• Assignment: With pictures excluded, give again exactly the lines running from the one holding "В Запорожской области" through the end of the listing below.

• Given records:
┌──

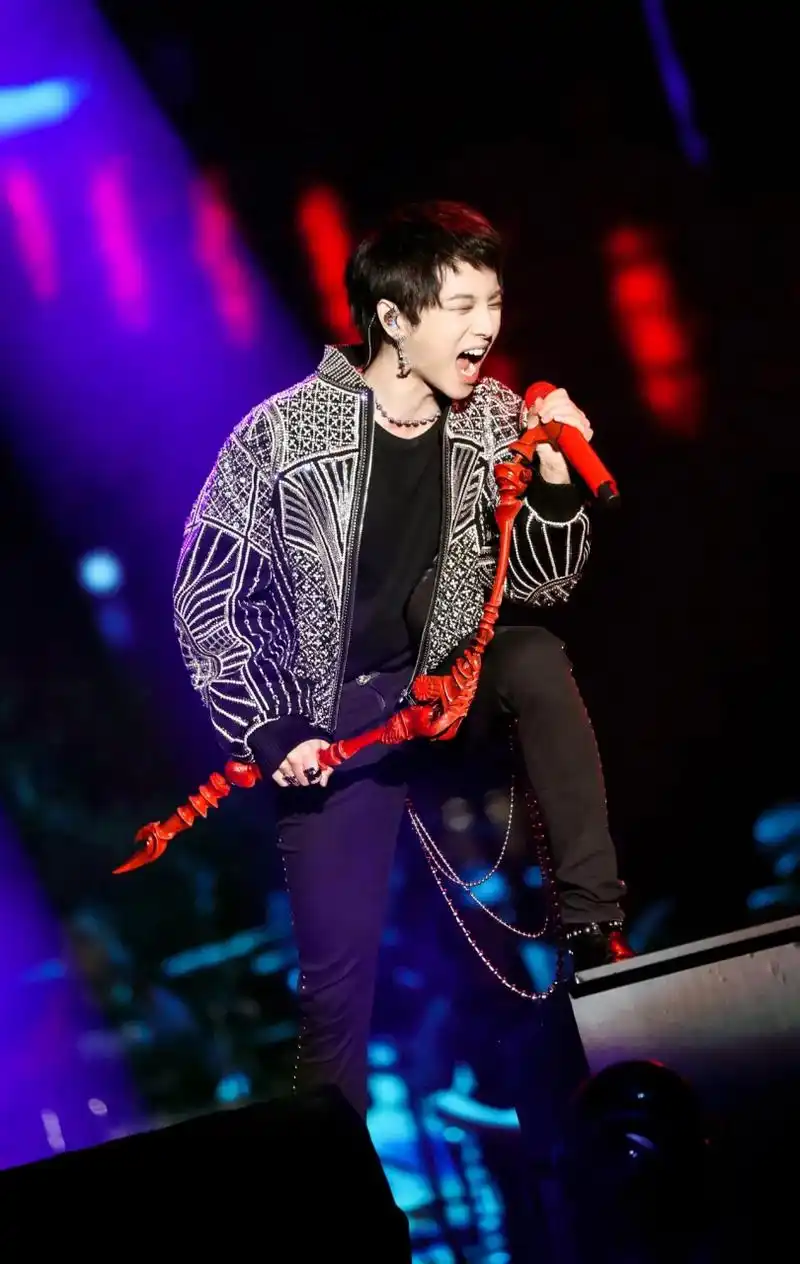 华晨宇,又一次刷新了记录!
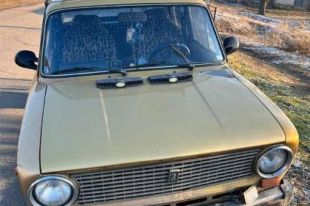 В Запорожской области возле школы легковушка насмерть сбила ребенка.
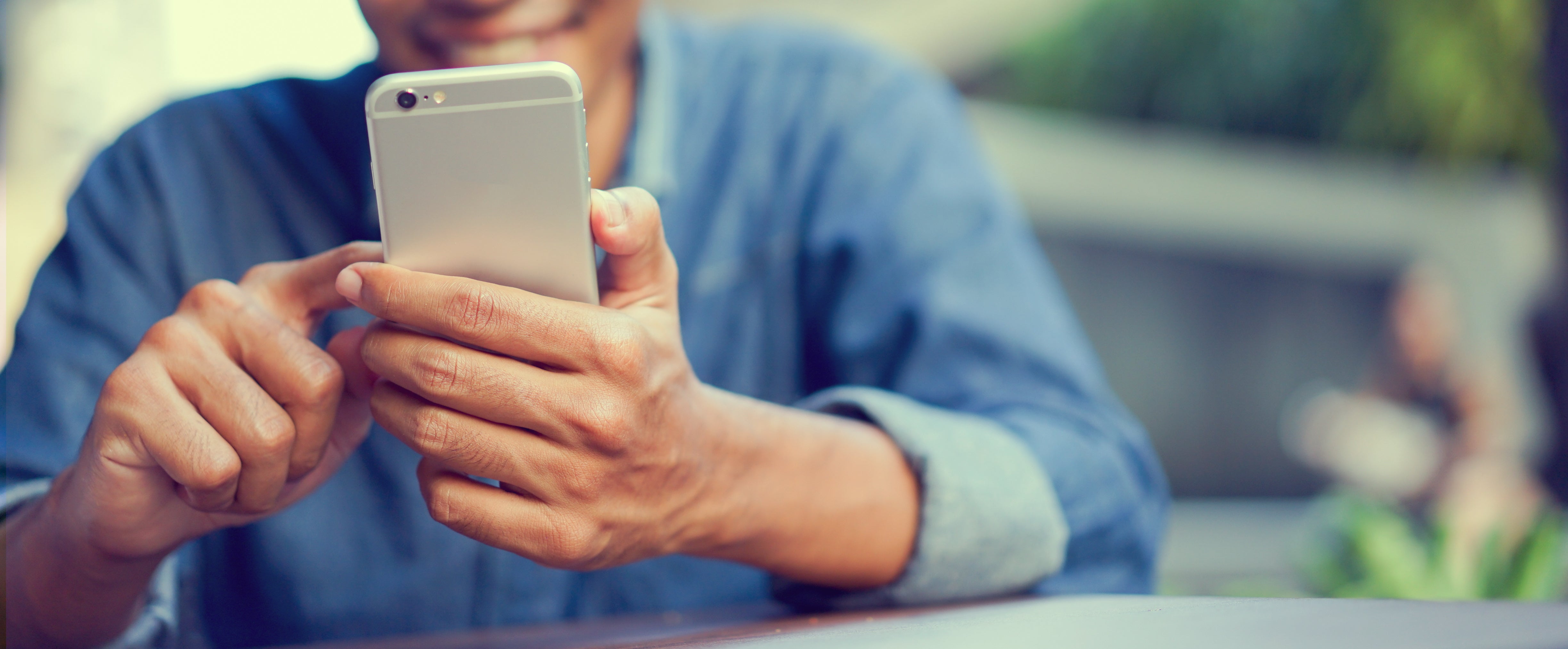 Step 1: Connect – Ford app on smartphone
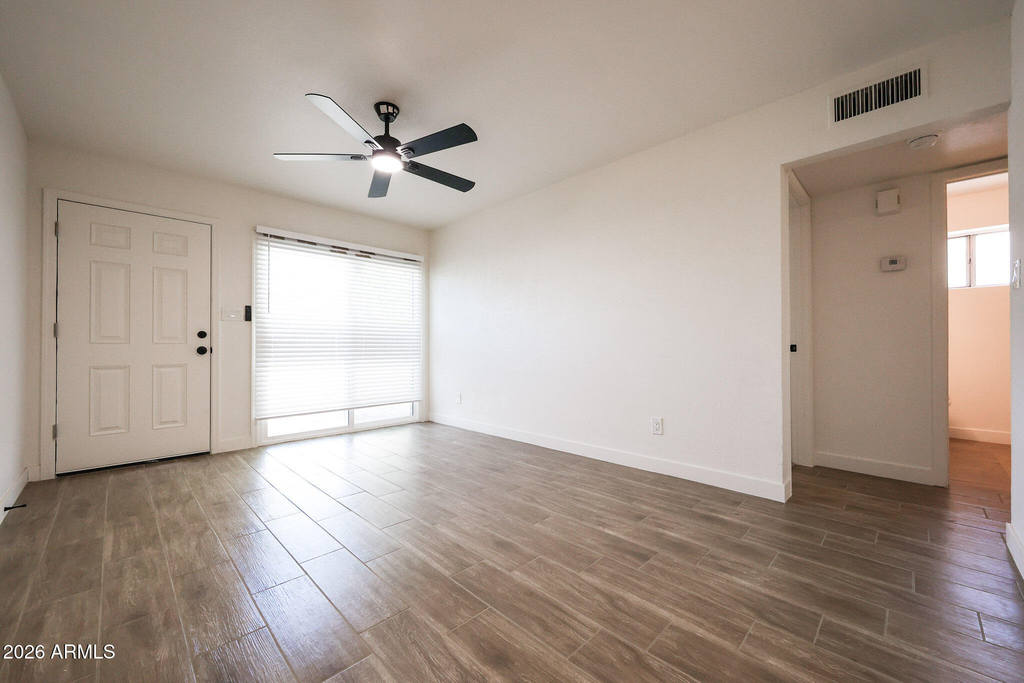 558 S Lesueur -- - Photo 10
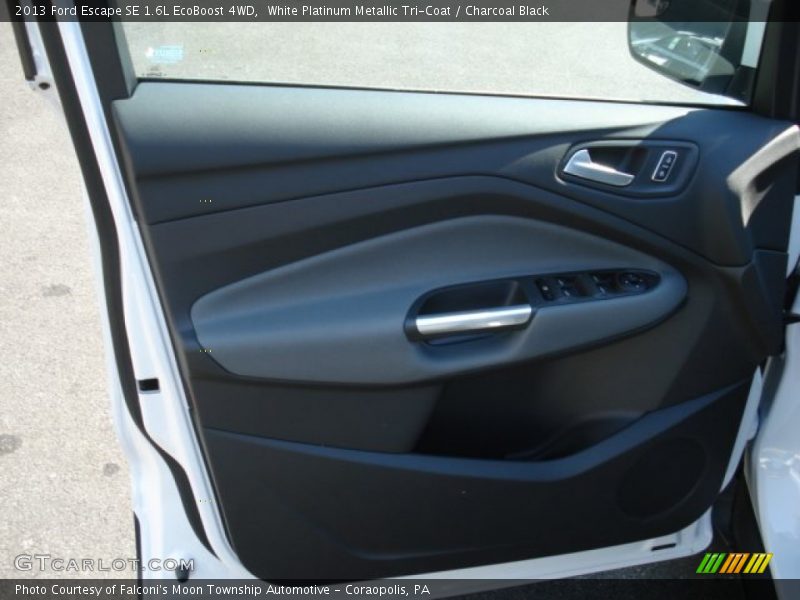 White Platinum Metallic Tri-Coat / Charcoal Black 2013 Ford Escape SE 1.6L EcoBoost 4WD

└──

• Response below:
 В Запорожской области возле школы легковушка насмерть сбила ребенка.
 Step 1: Connect – Ford app on smartphone
 558 S Lesueur -- - Photo 10
 White Platinum Metallic Tri-Coat / Charcoal Black 2013 Ford Escape SE 1.6L EcoBoost 4WD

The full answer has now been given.